Observers within the ruling All Progressives Congress (APC) are beginning to see the strategic implications of these interventions.

In previous election cycles, opposition parties often dominated emotional narratives around poverty, exclusion, and hardship. But if the Tinubu administration succeeds in creating visible social intervention networks through ministries like Women Affairs, it could alter political perceptions significantly before 2027.

This is where Sulaiman-Ibrahim’s role becomes particularly important.

Unlike many political appointees who focus exclusively on elite political alliances, she appears to be building influence from the grassroots upward. Her engagements with widows, rural women, female artisans, vulnerable children, and local communities are gradually creating organic political networks beyond conventional party structures.

Already, the ministry’s collaborations with state governments, development agencies, civil society groups, traditional institutions, and private organizations have widened its operational reach. Such multi-sectoral partnerships may ultimately translate into political capital for the ruling party if effectively consolidated.

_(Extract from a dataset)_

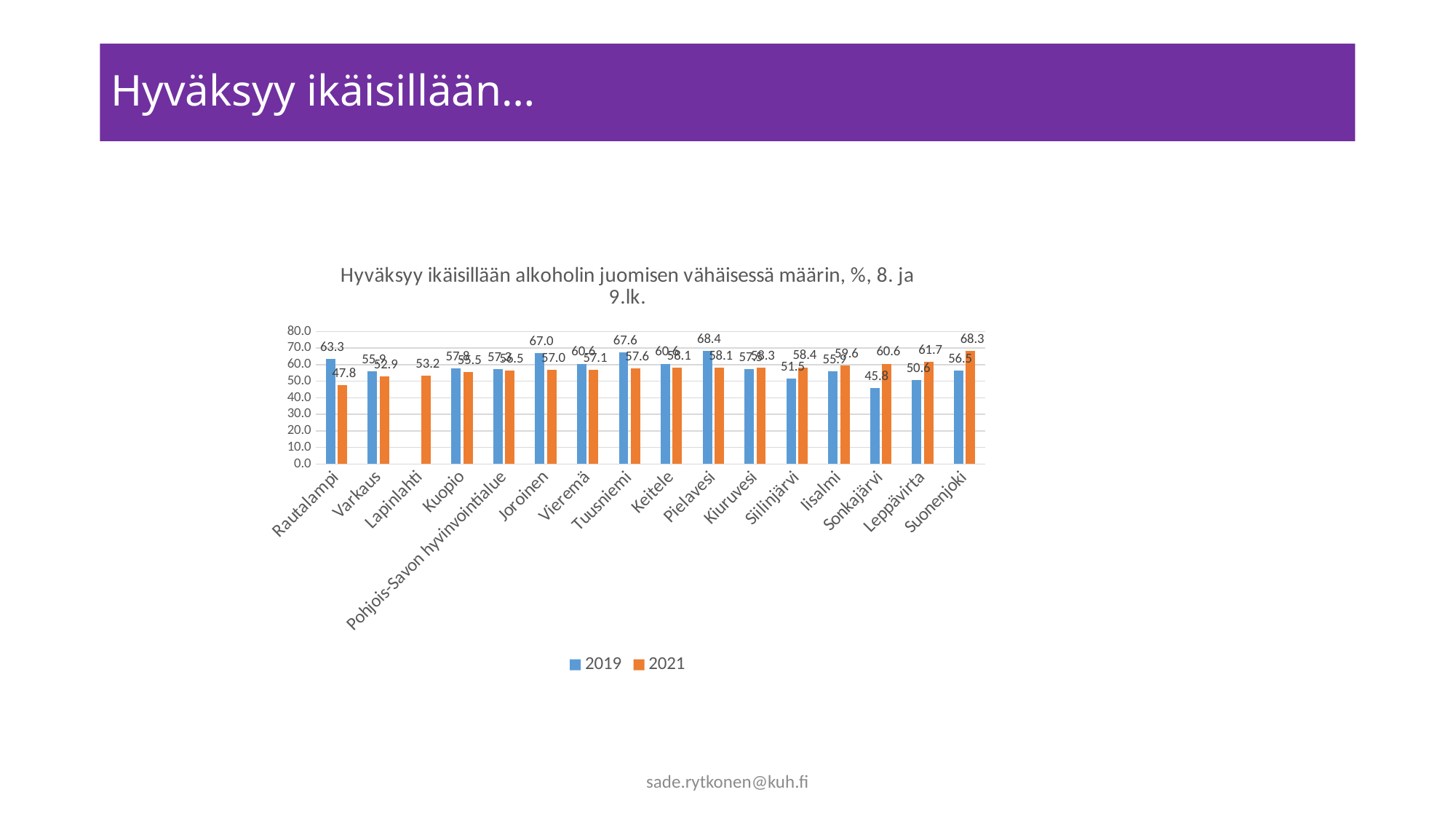
Which category has the highest 2019 value? Pielavesi What is the 2021 value for Lapinlahti? 53.2 How many series does the legend list? 2 Is the 2019 value for Joroinen greater or less than 60.0? greater What is the difference between the 2019 and 2021 values for Rautalampi? 15.5 Do the 2021 values generally rise or fall from left to right along the x axis? rise Which is larger for Suonenjoki, the 2019 value or the 2021 value? 2021 How many categories are shown on the x axis? 16 Which category has the lowest 2019 value? Sonkajärvi What is the 2021 value for Sonkajärvi? 60.6 What is the 2019 value for Rautalampi? 63.3 Which category has the highest 2021 value? Suonenjoki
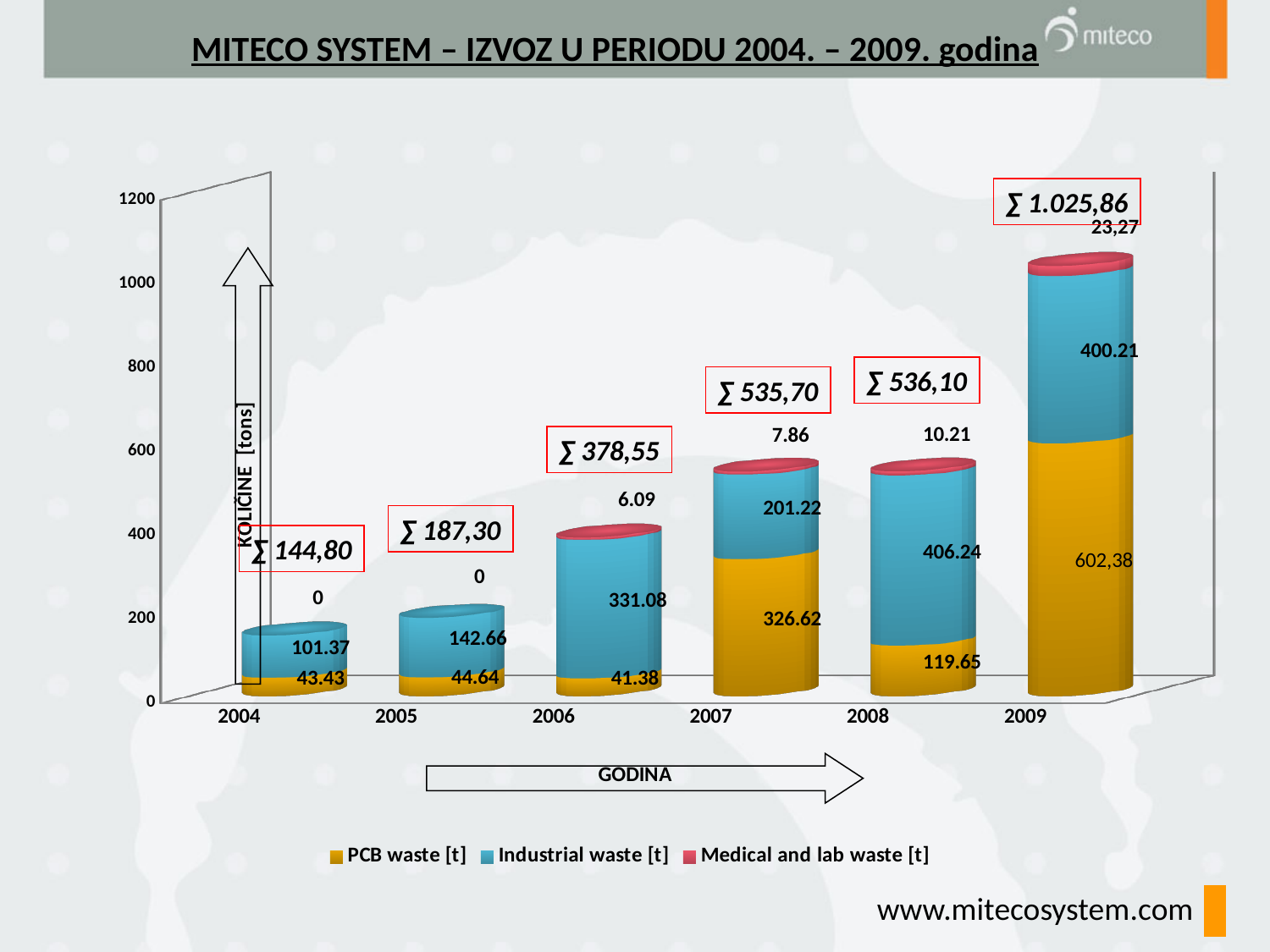
What kind of chart is shown on the slide? Stacked bar chart How many years are shown on the x axis? 6 How many series does the legend list? 3 In 2007, which is larger: PCB waste or Industrial waste? PCB waste What is the PCB waste value for 2007? 326.62 What is the Medical and lab waste value for 2008? 10.21 Which year has the highest PCB waste value? 2009 Which year has the lowest Industrial waste value? 2004 What is the Industrial waste value for 2006? 331.08 What is the total (∑) shown for 2009? 1.025,86 What is the difference between the Medical and lab waste values for 2009 and 2008? 13.06 What is the difference between the Industrial waste values for 2008 and 2007? 205.02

Symbolism of Her Leadership

There is also the symbolism of her leadership. At a time when questions persist about women representation in governance, her performance offers the Tinubu administration a strong counter-narrative. Her visibility strengthens the administration’s claim of promoting women inclusion beyond symbolic appointments.

Importantly, she has also demonstrated administrative energy uncommon in many federal ministries.

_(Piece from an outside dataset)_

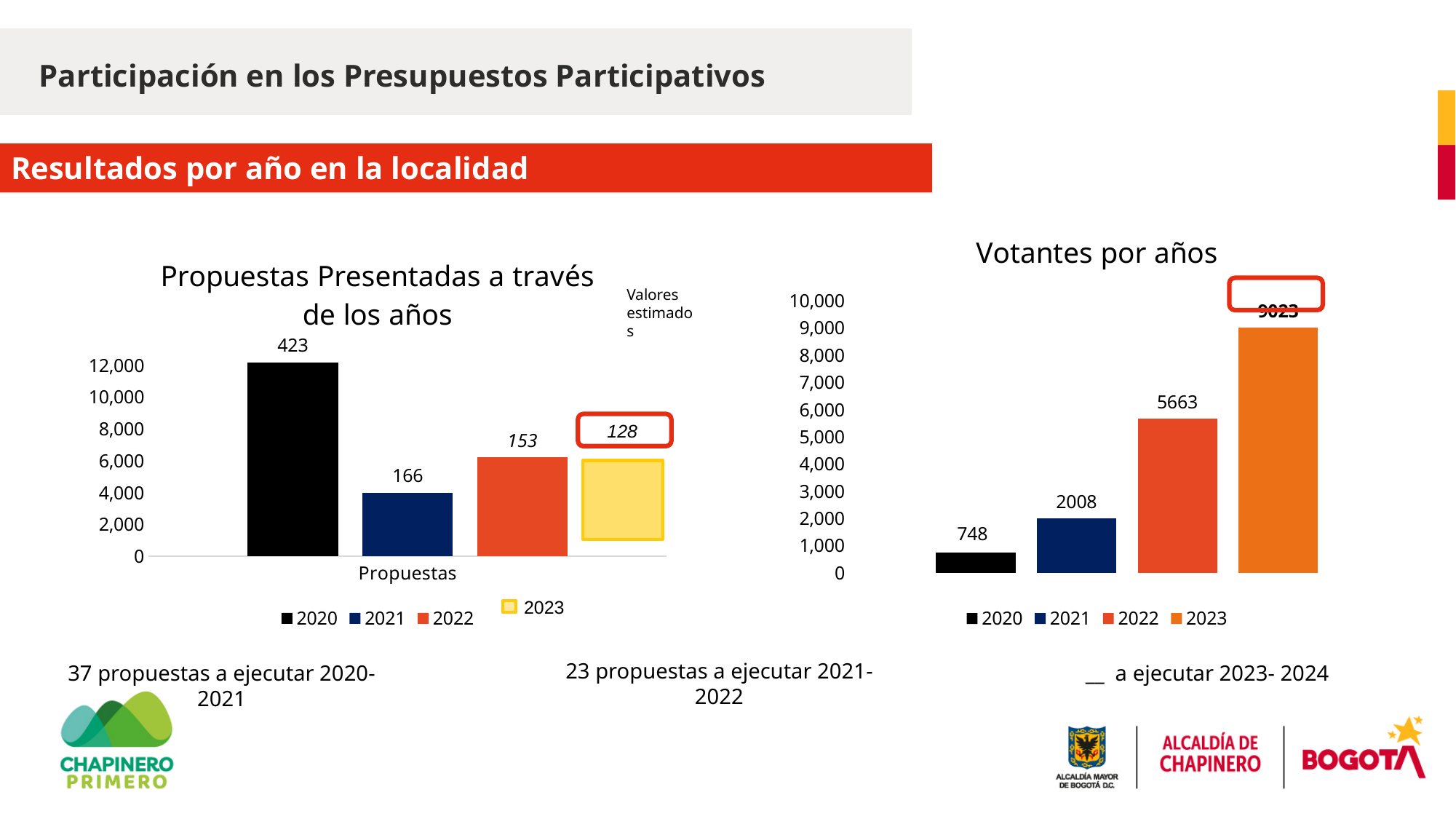
In the 'Propuestas Presentadas a través de los años' chart, what is the value for 2023? 128 What kind of chart is the 'Propuestas Presentadas a través de los años' chart? bar chart In the 'Votantes por años' chart, do the values rise or fall from 2020 to 2023? rise In the 'Propuestas Presentadas a través de los años' chart, what is the value for 2020? 423 In the 'Votantes por años' chart, what is the value for 2022? 5663 In the 'Votantes por años' chart, which year has the highest value? 2023 In the 'Propuestas Presentadas a través de los años' chart, what is the difference between the 2020 and 2021 values? 257 How many series does the legend of the 'Propuestas Presentadas a través de los años' chart list? 4 In the 'Propuestas Presentadas a través de los años' chart, what is the value for 2021? 166 In the 'Votantes por años' chart, what is the value for 2020? 748 In the 'Votantes por años' chart, is the value for 2023 greater or less than 8,000? greater In the 'Propuestas Presentadas a través de los años' chart, which year has the highest value? 2020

Within a relatively short period, the ministry launched or expanded multiple national programmes simultaneously, from food interventions and vocational training to child protection reforms and women enterprise development schemes.

Her work rate has attracted attention not only within government circles but also among development partners and international institutions.

In political communication, consistency and visibility matter greatly, and the Minister has managed to sustain both.

Grassroots Emotional Connection

As Nigeria gradually approaches the politics of 2027, President Tinubu’s reelection strategy will likely depend on more than party structures and elite endorsements. Economic conditions, public perception, and grassroots emotional connection will play defining roles.

Women, in particular, may become one of the decisive factors in shaping electoral outcomes. That is why the continued visibility and effectiveness of the Women Affairs Ministry could become politically consequential.

If properly harnessed, Sulaiman-Ibrahim may evolve into one of the administration’s most influential grassroots mobilizers among women and vulnerable communities nationwide. Her ability to combine policy implementation with emotional public engagement gives her a unique political advantage that many technocrats lack.

In many ways, her growing profile reflects a broader lesson in governance: sustainable political influence is often built not through loud rhetoric, but through visible impact on ordinary lives.

No Overt Political Ambition

For now, the Minister appears focused on consolidating programmes rather than pursuing overt political ambitions. Yet, within the broader architecture of the Tinubu administration, her expanding influence in the gender and social development space may eventually become one of the government’s strongest political assets heading into the next election cycle.

Whether through empowerment initiatives, child protection reforms, digital inclusion, or grassroots women mobilization, Sulaiman-Ibrahim is steadily redefining what the Ministry of Women Affairs represents in Nigeria’s governance landscape.

And in the silent arithmetic of politics, that may ultimately matter far more than many realise.